# What is expected
Change every "green leaf" to "leafy sprig" in the part of the items that opens with the line containing "As shown in" and closes with the line containing "7.16 meters", and give only that part again with nothing else altered.

# Supplied records

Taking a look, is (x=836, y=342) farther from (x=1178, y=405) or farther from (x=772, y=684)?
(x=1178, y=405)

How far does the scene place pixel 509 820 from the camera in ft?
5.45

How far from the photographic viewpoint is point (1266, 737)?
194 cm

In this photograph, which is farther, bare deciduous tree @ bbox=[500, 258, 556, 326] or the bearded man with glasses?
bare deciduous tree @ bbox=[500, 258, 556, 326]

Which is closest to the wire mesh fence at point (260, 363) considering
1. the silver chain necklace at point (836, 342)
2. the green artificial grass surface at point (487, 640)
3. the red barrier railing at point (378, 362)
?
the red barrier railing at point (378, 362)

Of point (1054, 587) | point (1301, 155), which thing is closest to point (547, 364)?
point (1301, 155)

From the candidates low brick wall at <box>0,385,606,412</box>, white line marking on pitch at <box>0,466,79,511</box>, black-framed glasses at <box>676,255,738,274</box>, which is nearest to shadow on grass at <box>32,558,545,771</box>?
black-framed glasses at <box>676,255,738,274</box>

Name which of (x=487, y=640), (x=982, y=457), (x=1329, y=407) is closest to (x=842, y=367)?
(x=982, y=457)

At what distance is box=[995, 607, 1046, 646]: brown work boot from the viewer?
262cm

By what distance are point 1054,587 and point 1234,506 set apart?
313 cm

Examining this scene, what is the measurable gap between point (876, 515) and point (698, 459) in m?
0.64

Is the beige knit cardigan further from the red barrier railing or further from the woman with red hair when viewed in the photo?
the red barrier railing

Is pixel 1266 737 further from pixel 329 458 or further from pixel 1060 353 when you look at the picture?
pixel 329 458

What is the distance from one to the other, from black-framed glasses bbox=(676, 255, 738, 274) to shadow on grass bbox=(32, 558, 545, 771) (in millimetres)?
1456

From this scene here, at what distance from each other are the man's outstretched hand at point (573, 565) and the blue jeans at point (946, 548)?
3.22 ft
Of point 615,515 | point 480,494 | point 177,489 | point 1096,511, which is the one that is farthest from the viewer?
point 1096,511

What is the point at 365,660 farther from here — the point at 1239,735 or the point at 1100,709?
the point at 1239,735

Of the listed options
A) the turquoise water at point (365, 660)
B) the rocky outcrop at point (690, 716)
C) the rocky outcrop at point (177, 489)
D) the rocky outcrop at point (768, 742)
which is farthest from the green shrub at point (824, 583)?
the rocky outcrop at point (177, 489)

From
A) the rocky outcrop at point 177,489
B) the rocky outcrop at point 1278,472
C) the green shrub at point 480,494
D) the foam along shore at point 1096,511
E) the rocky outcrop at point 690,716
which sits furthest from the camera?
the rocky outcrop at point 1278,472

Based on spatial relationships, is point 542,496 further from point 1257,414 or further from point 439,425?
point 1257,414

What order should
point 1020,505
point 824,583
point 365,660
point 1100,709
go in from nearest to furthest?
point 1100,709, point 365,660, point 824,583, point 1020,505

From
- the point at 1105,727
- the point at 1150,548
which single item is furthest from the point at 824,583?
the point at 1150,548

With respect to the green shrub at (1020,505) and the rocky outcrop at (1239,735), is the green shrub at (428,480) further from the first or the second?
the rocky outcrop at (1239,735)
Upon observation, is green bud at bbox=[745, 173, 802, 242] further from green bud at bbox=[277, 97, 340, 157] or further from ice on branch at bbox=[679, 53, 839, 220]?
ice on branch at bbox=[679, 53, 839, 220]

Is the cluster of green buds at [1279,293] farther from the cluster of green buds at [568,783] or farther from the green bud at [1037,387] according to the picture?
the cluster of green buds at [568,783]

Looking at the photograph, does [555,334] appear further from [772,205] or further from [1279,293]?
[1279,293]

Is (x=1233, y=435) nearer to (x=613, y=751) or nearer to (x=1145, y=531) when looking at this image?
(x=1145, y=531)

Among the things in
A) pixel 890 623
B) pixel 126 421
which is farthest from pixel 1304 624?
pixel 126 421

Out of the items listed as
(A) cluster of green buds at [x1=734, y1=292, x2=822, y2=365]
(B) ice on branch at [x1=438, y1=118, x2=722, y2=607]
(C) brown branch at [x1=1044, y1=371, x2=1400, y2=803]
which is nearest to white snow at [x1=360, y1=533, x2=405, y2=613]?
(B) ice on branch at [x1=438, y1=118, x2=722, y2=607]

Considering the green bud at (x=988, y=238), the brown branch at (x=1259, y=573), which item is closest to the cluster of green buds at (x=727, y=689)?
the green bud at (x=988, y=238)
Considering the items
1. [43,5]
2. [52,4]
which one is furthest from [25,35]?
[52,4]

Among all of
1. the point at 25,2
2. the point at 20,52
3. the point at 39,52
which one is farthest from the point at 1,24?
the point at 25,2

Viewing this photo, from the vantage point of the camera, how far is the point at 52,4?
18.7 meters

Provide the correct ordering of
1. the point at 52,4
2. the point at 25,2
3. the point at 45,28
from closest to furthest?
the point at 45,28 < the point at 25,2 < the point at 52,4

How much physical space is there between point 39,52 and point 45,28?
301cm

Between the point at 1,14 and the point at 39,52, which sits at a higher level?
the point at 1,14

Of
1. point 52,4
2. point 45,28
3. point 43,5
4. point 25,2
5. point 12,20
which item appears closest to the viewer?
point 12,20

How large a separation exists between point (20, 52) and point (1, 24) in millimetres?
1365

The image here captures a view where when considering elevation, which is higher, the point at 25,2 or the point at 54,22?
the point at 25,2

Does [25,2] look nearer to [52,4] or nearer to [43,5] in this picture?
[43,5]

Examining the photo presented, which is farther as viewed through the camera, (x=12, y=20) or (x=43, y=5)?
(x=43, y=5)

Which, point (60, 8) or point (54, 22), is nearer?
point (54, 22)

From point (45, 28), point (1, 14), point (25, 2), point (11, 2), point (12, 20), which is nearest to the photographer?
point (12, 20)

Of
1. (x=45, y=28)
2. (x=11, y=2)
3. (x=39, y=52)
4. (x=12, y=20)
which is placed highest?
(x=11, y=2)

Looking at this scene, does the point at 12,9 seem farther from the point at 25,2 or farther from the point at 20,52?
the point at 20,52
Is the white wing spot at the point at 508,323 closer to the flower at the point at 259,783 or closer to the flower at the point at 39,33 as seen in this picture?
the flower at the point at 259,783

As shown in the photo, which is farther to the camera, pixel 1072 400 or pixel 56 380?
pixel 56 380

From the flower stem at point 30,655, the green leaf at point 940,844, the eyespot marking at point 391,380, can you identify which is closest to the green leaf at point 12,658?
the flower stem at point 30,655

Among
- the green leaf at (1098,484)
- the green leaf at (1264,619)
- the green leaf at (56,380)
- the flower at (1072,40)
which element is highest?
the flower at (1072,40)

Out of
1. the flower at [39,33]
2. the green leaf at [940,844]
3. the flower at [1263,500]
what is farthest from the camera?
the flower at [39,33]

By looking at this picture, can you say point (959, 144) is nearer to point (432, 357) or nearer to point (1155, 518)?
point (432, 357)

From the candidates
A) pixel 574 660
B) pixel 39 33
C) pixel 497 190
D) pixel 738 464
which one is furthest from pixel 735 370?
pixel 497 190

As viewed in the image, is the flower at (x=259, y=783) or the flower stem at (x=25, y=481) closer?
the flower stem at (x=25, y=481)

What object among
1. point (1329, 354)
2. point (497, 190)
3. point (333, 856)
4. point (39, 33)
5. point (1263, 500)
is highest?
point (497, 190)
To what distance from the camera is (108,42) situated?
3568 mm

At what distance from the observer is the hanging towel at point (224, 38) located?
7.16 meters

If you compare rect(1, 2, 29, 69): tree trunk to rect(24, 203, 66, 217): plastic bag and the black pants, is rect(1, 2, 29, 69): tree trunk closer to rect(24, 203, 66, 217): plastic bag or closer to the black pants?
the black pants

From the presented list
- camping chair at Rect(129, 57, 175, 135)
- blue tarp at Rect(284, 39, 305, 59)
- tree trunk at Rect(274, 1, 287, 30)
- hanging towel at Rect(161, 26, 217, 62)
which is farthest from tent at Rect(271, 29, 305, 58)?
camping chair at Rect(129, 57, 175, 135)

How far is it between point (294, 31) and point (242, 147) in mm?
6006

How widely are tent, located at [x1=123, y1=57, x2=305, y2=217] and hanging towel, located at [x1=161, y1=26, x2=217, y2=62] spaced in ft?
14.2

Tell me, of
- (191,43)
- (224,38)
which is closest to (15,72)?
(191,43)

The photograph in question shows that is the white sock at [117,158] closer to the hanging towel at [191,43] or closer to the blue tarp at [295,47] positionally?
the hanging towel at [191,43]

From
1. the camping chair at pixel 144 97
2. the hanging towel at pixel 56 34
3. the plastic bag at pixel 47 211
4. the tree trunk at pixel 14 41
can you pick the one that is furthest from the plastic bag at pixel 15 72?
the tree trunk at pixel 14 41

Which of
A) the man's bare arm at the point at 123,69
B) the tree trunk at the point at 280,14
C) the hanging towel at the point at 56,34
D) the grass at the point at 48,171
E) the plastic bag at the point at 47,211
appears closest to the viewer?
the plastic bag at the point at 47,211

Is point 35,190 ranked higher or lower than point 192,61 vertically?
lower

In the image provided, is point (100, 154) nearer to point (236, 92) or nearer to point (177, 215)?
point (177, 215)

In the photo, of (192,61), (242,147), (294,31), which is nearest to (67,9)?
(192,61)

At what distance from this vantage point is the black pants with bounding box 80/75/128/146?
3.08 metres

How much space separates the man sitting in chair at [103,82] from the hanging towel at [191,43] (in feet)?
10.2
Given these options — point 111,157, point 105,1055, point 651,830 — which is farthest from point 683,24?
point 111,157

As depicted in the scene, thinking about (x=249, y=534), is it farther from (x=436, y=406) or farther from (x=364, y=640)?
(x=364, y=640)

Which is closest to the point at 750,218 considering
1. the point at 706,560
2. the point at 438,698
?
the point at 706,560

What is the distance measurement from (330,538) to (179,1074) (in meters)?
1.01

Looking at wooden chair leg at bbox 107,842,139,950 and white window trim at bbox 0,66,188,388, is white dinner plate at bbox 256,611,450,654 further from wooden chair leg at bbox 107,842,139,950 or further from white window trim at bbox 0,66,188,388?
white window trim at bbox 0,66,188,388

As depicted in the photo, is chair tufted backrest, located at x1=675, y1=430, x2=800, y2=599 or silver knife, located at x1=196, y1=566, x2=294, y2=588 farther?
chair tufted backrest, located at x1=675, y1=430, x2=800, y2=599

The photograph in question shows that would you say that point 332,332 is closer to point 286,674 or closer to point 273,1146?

# The response
As shown in the photo, which is farther to the camera, pixel 1072 400 or pixel 56 380?
pixel 56 380

From the flower stem at point 30,655, the leafy sprig at point 940,844, the eyespot marking at point 391,380, can you identify which is closest to the leafy sprig at point 12,658?
the flower stem at point 30,655

Among
- the leafy sprig at (1098,484)
- the leafy sprig at (1264,619)
- the leafy sprig at (56,380)
- the flower at (1072,40)
which element is highest?
the flower at (1072,40)

Out of
1. the flower at [39,33]
2. the leafy sprig at [940,844]
3. the flower at [1263,500]
what is farthest from the camera?
the flower at [39,33]

By looking at this picture, can you say point (959, 144) is nearer to point (432, 357) or nearer to point (1155, 518)?
point (432, 357)

From the candidates
A) pixel 574 660
B) pixel 39 33
C) pixel 497 190
D) pixel 738 464
which one is furthest from pixel 735 370?
pixel 497 190

As viewed in the image, is the flower at (x=259, y=783) or the flower stem at (x=25, y=481) closer?
the flower stem at (x=25, y=481)

What object among
1. point (1329, 354)
2. point (497, 190)
3. point (333, 856)
4. point (39, 33)
5. point (1263, 500)
is highest?
point (497, 190)
To what distance from the camera is (108,42) situated?
3568 mm

At what distance from the observer is the hanging towel at point (224, 38) located?
7.16 meters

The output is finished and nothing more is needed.